Beim Ankauf eines Unfallwagens können einige Risiken entstehen. Um sich nicht über den Tisch ziehen zu lassen, gibt es einiges was Sie bei Ihrem Vorgehen beachten können. In diesem Blogbeitrag erfahren Sie, ab wann ein Gebrauchtwagen als Unfallfahrzeug gilt und wie Sie verfahren können, um sich abzusichern und noch möglichst lange etwas von dem Auto zu haben.

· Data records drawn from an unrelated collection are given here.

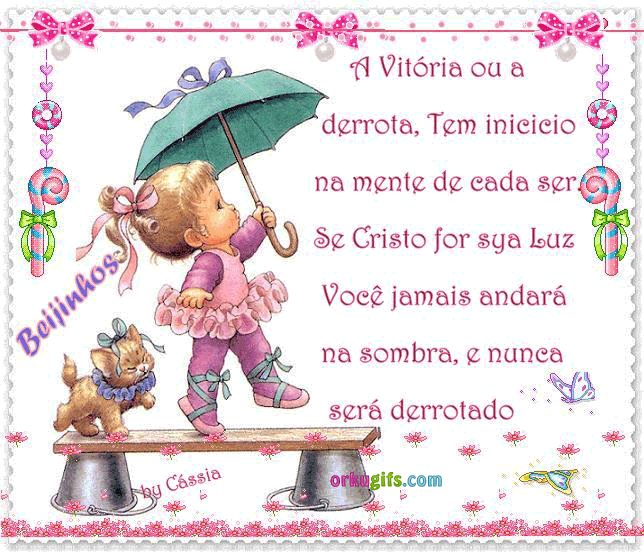 A Vitória ou a derrota, Tem inicicio na mente de cada ser. Se Cristo for sya Luz Você jamais andará na sombra, e nunca será derrotado

Beijinhos

by Cássia

orkugifs.com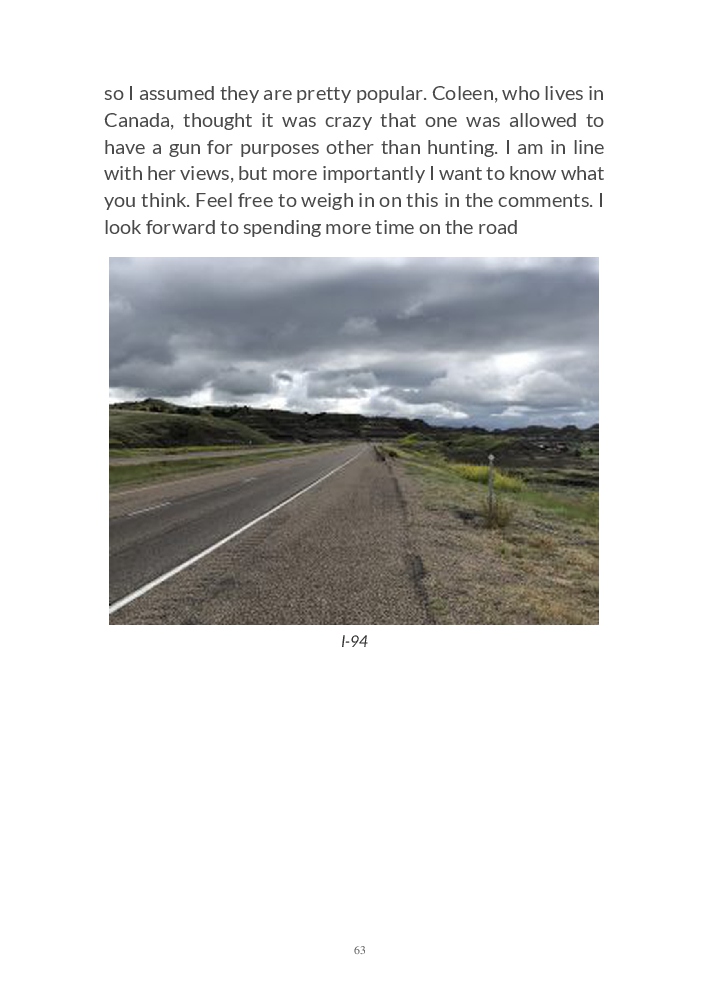 so I assumed they are pretty popular. Coleen, who lives in Canada, thought it was crazy that one was allowed to have a gun for purposes other than hunting. I am in line with her views, but more importantly I want to know what you think. Feel free to weigh in on this in the comments. I look forward to spending more time on the road

I-94

63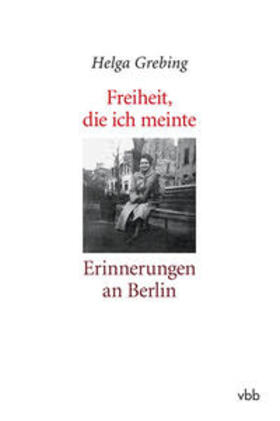 Helga Grebing

Freiheit, die ich meinte

Erinnerungen an Berlin

vbb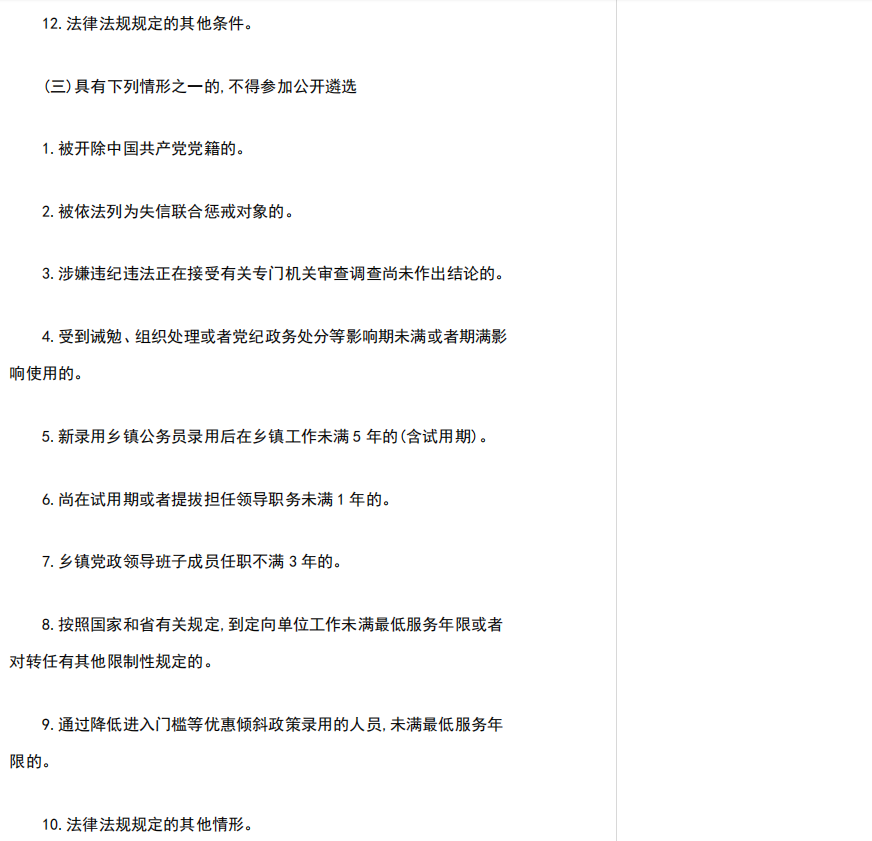 12.法律法规规定的其他条件。

(三)具有下列情形之一的,不得参加公开遴选

1.被开除中国共产党党籍的。

2.被依法列为失信联合惩戒对象的。

3.涉嫌违纪违法正在接受有关专门机关审查调查尚未作出结论的。

4.受到诫勉、组织处理或者党纪政务处分等影响期未满或者期满影响使用的。

5.新录用乡镇公务员录用后在乡镇工作未满5年的(含试用期)。

6.尚在试用期或者提拔担任领导职务未满1年的。

7.乡镇党政领导班子成员任职不满3年的。

8.按照国家和省有关规定,到定向单位工作未满最低服务年限或者对转任有其他限制性规定的。

9.通过降低进入门槛等优惠倾斜政策录用的人员,未满最低服务年限的。

10.法律法规规定的其他情形。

Ab wann ist ein Auto ein Unfallwagen?

Die meisten Gebrauchtwagen weisen nach einer langen Laufzeit kleine Dellen und Lackkratzer auf. Das ist ganz natürlich und macht aus einem Auto noch lange kein Unfallfahrzeug. Kleine Macken und Bagatellschäden die nach einem Zusammenstoß behoben werden konnten und die Fahrsicherheit nicht gefährdet haben, ändern dies auch nicht. Dann ist das Fahrzeug zwar nicht unfallfrei, aber kein Unfallauto. Beim Ankauf eines Gebrauchtwagens muss dieser erst dann als Unfallauto bezeichnet werden, wenn ein Unfallschaden mindestens 200 Euro betragen hat. Ein Verkäufer ist jedoch erst ab einer Summe von 1.500 Euro dazu gezwungen den Schaden zu erwähnen. Erkundigen Sie sich daher beim Gebrauchtwagenankauf immer gründlich über die Unfallfreiheit des Fahrzeuges. Äußere Beschädigungen sollten bei Ihnen Misstrauen erwecken. Sie müssen dann noch nicht von einem verschwiegenen Unfallschaden ausgehen, sollten aber beim Fahrzeugbesitzer nachfragen, woher die Beschädigung kommt.

Wie gehe ich vor?

Beim Ankauf eines Autos sollten Sie sicher gehen, dass Ihnen alle wichtigen Fahrzeugpapiere übergeben wurden. Dazu gehören im Falle eines Unfallwagens gegebenenfalls ein Unfallgutachten und Rechnungen von Reparaturen. Wenn Sie möchten, können Sie vor dem Vertragsabschluss über den ADAC, Dekra oder TÜV einen Gebrauchtwagencheck organisieren. Dieser kostet Sie circa 100 Euro und kann sich rentieren, da Sie eine gute Einschätzung zum Wert des Wagens bekommen. Anhand des Restwerts können Sie abwägen ob der Verkaufspreis angemessen oder zu hoch angesetzt ist. Das kann Sie davor bewahren über den Tisch gezogen zu werden und einen Wagen mit eventuell versteckten Mängeln anzukaufen. Achten Sie darauf, dass der Verkäufer Ihnen die Unfallfreiheit nicht nur für seine Besitzzeit, sondern die komplette Laufleistung des Fahrzeuges versichert. Sollte sich durch den Gebrauchtwagencheck herausstellen, dass Schäden verschwiegen wurden, kann das negative Konsequenzen für den Verkäufer haben. Diesen können Sie wegen Betrug aufgrund bewusster Falschangaben anzeigen. Daher sollten Sie auch auf keinen Fall der Vertragsklausel "Gekauft wie gesehen" zustimmen. Möglicherweise kaufen Sie dadurch ein Fahrzeug an, dessen Fahrsicherheit und Straßentauglichkeit eingeschränkt sind und müssen schlimmstenfalls erneute Reparaturen finanzieren. Wenn Sie ungenannte Schäden innerhalb von zwei Wochen nach Abschluss des Vertrags aufdecken, haben Sie die Möglichkeit von dem Kauf zurückzutreten. Außerdem sollte vor dem Ankauf eine Probefahrt mit dem Wagen gemacht werden, um mögliche Anzeichen auf einen Unfallschaden aufzudecken und sich zu vergewissern ob dies das Auto ist, das Sie ankaufen möchten. Wenn Sie sich für den Ankauf des Unfallwagens entschieden haben, melden Sie dies Ihrer KFZ-Zulassungsstelle, damit der Wagen angemeldet wird.